Y de aquí que el nihilismo, en Nietzsche, no es tampoco, como se afirma comúnmente, la ausencia de valores, sino que, para él, el nihilismo está en el seno mismo de ese platonismo que termina con los valores de la vida misma, un vacío de valores, porque llega al límite de su propia credibilidad, porque toda su construcción es una ilusión, una imagen de las cosas, que se evapora en el reconocimiento crítico de sus límites y estafas.
Y así tenemos que es en el nihilismo de nuestra época, donde descubrimos el vacío de las palabras, de los conceptos, de las representaciones, entre aquellos mismos que afirman que darían sus vidas por esos valores.
Ciertamente, a Nietzsche jamás se le ocurriría decir que la verdad no existe o que es relativa, porque, justamente, esta posición es la otra cara de la moneda del nihilismo, el vacío que acompaña a los desilusionados, a los oportunistas, a las dictaduras y a los hambrientos de poder, a los déspotas y autócratas e, incluso, a las democracias.
Mismo, con respecto a las mentiras, Nietzsche era tan advertido en identificarlas que llegó a hablar de la “tiranía de la verdad y de la ciencia que podría elevar la valoración de la mentira”, porque era plenamente consciente del poder, de lo manipulable y moldeable que es, donde la verdad, incluso, no se encuentra siempre a salvo.
En este sentido, como consecuencia de su filosofía, se llega a la conclusión que lo importante consiste en conservar la vida, cuidarla, no renunciar a ella o sacrificarla por ideales eternos ya sea Dios, el progreso, la patria o la revolución. No hay nada que justifique el sacrificio de la vida humana, ni de pueblos enteros, en aras de alguna quimera ideológica o religiosa.

Datos proporcionados:
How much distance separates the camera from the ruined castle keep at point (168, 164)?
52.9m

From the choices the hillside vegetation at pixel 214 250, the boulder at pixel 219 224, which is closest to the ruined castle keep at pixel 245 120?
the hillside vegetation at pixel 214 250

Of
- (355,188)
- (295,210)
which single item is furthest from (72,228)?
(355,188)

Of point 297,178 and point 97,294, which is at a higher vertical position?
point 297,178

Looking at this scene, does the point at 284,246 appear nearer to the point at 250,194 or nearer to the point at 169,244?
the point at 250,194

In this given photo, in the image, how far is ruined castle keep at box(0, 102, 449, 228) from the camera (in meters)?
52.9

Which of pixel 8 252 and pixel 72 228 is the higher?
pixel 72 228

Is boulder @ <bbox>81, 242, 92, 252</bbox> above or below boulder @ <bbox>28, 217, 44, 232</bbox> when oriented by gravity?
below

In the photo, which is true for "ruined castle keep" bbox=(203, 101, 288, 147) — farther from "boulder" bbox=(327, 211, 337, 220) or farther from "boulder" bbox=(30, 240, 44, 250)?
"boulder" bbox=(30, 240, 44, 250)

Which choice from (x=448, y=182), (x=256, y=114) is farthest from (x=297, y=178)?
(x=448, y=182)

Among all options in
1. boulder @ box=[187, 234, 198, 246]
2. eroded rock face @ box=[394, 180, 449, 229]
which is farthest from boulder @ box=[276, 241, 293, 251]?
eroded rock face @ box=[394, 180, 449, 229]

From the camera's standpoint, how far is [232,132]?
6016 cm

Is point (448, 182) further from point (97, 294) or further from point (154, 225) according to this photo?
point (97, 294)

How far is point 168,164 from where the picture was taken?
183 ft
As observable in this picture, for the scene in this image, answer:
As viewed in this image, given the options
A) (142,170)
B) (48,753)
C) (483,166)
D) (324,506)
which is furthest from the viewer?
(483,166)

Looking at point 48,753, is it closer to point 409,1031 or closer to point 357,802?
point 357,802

Tareas propuestas:
1. Traduce al inglés esta oración del texto sobre Nietzsche y el nihilismo: "No hay nada que justifique el sacrificio de la vida humana, ni de pueblos enteros, en aras de alguna quimera ideológica o religiosa."
2. Prolonga el texto sobre Nietzsche y el nihilismo a partir de su última oración.

Respuestas del ejercicio:
1. Nothing justifies the sacrifice of human life, or of entire peoples, for the sake of some ideological or religious chimera.

2.
Todo esto no impidió, tampoco, que los nazis utilizaran a Nietzsche para sus propósitos, distorsionando sus tesis, manipulando fuera de contexto frases que, supuestamente, iban dirigidas contra los judíos como “raza”, a tal punto que montaron sobre la entrada del campo de concentración, Auschwitz, una frase escrita por él, Die Arbeit macht frei [el trabajo hace libre]. Es como si igualmente culpáramos a Marx, otro pensador alemán nacido en el siglo XIX, de los campos de concentración estalinistas y de las prisiones de los regímenes dictatoriales que se reclaman de su filosofía.
Hay que poner las cosas en su justo lugar y este escrito no es para convencer a nadie, pero sí una invitación para leer a Nietzsche, que escribió: “Quien sabe respirar el aire de mis escritos sabe que es un aire de alturas, un aire fuerte. Es preciso estar hecho para ese aire, de lo contrario se corre el no pequeño peligro de resfriarse en él” (Ecce homo).